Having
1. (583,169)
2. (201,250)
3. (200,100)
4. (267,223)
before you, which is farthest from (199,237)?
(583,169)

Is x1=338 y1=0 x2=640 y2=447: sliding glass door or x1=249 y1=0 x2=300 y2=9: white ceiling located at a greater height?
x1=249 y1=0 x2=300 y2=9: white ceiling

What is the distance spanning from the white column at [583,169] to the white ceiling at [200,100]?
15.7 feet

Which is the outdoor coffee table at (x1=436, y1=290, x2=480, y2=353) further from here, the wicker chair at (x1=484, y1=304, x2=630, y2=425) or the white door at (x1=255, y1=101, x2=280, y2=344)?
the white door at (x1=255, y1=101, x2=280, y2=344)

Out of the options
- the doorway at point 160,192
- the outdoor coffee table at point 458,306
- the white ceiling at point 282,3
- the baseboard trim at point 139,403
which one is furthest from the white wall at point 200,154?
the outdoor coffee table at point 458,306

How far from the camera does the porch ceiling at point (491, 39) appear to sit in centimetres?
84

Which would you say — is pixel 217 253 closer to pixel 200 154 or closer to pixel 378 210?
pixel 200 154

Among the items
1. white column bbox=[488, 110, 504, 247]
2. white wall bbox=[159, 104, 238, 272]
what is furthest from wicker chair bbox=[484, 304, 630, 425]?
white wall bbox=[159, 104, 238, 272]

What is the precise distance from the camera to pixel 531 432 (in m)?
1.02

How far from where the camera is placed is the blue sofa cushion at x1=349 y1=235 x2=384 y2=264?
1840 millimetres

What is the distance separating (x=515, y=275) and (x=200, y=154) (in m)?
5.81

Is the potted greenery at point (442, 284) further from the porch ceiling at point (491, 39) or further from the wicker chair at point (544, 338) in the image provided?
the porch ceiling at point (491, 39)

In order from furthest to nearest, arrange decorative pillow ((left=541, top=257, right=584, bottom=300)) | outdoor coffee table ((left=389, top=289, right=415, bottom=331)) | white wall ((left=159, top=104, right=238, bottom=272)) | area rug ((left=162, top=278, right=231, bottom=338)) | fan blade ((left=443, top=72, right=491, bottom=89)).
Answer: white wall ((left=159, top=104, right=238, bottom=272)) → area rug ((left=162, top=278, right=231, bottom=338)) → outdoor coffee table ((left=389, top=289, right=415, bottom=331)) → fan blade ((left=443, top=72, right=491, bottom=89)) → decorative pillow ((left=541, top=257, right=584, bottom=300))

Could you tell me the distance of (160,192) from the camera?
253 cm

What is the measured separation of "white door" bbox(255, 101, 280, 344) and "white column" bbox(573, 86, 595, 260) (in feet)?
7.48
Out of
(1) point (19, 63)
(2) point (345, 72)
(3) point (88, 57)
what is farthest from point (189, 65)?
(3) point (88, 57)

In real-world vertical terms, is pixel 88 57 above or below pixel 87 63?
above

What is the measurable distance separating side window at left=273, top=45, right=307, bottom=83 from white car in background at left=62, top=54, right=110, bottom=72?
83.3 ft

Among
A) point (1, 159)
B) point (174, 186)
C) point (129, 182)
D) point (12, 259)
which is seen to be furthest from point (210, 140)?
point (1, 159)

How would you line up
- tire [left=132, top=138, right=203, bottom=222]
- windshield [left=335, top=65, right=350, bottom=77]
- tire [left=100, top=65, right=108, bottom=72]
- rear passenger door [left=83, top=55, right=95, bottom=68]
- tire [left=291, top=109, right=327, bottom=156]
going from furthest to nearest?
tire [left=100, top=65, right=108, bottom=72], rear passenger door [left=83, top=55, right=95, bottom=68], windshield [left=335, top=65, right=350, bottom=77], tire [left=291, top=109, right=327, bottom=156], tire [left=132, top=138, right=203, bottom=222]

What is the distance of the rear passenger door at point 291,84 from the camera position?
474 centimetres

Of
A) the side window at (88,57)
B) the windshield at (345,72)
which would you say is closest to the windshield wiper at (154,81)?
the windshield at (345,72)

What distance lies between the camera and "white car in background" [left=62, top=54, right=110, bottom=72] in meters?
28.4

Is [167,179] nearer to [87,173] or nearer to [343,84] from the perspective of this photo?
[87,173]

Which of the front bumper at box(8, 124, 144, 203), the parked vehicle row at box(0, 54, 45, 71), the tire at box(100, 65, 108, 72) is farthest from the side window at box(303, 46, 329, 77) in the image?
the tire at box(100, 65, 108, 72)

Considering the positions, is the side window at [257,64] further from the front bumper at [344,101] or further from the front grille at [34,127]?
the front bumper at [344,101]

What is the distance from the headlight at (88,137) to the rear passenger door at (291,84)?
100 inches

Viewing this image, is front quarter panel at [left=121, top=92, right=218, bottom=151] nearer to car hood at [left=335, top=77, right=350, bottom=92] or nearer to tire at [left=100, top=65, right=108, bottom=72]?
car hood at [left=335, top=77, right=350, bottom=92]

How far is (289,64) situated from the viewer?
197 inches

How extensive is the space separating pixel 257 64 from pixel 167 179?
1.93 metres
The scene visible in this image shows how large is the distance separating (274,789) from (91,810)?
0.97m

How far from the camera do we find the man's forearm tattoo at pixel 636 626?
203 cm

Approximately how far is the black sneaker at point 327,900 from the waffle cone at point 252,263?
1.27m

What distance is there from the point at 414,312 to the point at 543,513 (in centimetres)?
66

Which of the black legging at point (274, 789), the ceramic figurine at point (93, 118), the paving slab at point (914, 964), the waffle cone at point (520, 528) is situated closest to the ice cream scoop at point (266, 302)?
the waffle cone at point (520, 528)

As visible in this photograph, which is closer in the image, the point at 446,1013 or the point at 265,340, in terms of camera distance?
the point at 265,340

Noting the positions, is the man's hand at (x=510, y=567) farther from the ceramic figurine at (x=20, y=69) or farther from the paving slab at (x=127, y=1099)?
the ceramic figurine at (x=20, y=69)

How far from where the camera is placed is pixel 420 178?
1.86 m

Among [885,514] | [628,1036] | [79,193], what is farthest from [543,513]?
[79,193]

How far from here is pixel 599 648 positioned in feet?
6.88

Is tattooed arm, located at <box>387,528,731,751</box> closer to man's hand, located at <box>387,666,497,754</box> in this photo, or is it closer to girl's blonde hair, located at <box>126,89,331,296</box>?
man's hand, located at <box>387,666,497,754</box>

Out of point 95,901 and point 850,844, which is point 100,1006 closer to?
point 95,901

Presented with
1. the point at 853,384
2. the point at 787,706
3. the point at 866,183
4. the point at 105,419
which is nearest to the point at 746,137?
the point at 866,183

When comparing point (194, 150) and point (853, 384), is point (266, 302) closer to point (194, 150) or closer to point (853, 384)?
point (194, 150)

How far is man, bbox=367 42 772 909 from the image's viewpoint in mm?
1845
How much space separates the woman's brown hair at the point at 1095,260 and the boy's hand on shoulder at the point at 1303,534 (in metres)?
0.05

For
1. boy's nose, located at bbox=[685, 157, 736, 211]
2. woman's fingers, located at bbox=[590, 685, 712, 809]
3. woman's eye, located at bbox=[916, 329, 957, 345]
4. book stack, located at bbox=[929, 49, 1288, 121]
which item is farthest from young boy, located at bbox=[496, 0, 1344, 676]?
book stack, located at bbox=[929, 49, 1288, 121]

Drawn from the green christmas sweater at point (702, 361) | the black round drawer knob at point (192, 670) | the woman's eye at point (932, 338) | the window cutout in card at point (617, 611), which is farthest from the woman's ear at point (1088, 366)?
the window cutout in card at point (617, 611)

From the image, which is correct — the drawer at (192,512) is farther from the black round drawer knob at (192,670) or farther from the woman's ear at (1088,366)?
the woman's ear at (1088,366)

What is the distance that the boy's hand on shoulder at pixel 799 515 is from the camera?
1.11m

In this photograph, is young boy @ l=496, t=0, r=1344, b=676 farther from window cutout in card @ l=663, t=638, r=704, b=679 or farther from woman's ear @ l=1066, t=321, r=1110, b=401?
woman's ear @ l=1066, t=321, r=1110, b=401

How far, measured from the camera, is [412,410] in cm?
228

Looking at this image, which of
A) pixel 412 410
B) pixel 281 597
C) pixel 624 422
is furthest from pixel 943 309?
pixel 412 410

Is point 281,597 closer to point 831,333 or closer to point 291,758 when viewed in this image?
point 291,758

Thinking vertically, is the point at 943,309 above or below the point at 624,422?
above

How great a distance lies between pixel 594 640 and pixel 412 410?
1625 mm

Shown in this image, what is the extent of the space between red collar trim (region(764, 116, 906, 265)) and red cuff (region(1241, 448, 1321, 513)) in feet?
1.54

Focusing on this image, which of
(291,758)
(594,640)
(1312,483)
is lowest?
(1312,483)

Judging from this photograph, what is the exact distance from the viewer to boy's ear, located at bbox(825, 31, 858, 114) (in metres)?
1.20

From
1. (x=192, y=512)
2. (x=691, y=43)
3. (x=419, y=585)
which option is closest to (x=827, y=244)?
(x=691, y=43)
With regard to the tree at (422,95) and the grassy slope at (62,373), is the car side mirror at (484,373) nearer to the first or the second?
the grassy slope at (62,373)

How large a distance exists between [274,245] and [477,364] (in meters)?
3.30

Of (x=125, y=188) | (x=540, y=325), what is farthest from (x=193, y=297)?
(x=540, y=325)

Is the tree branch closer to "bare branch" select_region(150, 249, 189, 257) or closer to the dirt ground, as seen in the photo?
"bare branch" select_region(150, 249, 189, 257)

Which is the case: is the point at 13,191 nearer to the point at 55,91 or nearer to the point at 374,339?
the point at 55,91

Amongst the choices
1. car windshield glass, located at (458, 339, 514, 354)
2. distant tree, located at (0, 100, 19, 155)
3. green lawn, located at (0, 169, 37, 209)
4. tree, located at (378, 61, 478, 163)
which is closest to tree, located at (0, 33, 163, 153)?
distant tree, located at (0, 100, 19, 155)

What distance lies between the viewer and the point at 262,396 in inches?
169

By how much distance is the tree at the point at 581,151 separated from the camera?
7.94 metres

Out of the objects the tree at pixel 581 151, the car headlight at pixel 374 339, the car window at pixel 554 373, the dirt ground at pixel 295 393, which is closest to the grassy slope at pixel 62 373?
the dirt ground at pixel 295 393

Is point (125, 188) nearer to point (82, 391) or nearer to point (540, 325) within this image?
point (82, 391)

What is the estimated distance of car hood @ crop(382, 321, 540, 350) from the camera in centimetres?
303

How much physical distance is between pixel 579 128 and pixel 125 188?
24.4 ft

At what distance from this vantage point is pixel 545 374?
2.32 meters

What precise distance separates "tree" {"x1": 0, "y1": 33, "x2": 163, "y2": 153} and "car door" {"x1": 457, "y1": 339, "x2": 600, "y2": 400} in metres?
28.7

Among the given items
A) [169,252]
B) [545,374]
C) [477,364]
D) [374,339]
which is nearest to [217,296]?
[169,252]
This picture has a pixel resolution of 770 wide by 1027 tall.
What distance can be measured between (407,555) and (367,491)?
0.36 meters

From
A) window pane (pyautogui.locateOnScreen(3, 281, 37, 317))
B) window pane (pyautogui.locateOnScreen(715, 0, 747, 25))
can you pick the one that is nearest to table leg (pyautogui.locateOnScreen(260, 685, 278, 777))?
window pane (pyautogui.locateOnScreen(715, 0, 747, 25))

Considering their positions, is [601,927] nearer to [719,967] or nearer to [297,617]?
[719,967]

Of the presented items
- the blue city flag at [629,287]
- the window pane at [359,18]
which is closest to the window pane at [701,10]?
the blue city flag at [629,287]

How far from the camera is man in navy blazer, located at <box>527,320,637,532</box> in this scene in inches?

━━━━━━

Instructions to follow:
Please return the lines exactly as they stand, from the line containing "How far from the camera does" through the line containing "Answer: white wall", with both of those lines included.

Finished task:
How far from the camera does the porch ceiling at point (491, 39) appear to sit in centimetres?
84

Which would you say — is pixel 217 253 closer to pixel 200 154 or closer to pixel 378 210?
pixel 200 154

Among the items
1. white column bbox=[488, 110, 504, 247]
2. white wall bbox=[159, 104, 238, 272]
what is furthest from wicker chair bbox=[484, 304, 630, 425]?
white wall bbox=[159, 104, 238, 272]

What is the precise distance from the camera to pixel 531 432 (in m)?
1.02

How far from where the camera is placed is the blue sofa cushion at x1=349 y1=235 x2=384 y2=264?
1840 millimetres

What is the distance separating (x=515, y=275) and (x=200, y=154) (in m)?
5.81

Is the potted greenery at point (442, 284) further from the porch ceiling at point (491, 39) or further from the wicker chair at point (544, 338) in the image provided?
the porch ceiling at point (491, 39)

In order from furthest to nearest, arrange decorative pillow ((left=541, top=257, right=584, bottom=300)) | outdoor coffee table ((left=389, top=289, right=415, bottom=331)) | white wall ((left=159, top=104, right=238, bottom=272)) | area rug ((left=162, top=278, right=231, bottom=338)) | fan blade ((left=443, top=72, right=491, bottom=89)).
Answer: white wall ((left=159, top=104, right=238, bottom=272)) → area rug ((left=162, top=278, right=231, bottom=338)) → outdoor coffee table ((left=389, top=289, right=415, bottom=331)) → fan blade ((left=443, top=72, right=491, bottom=89)) → decorative pillow ((left=541, top=257, right=584, bottom=300))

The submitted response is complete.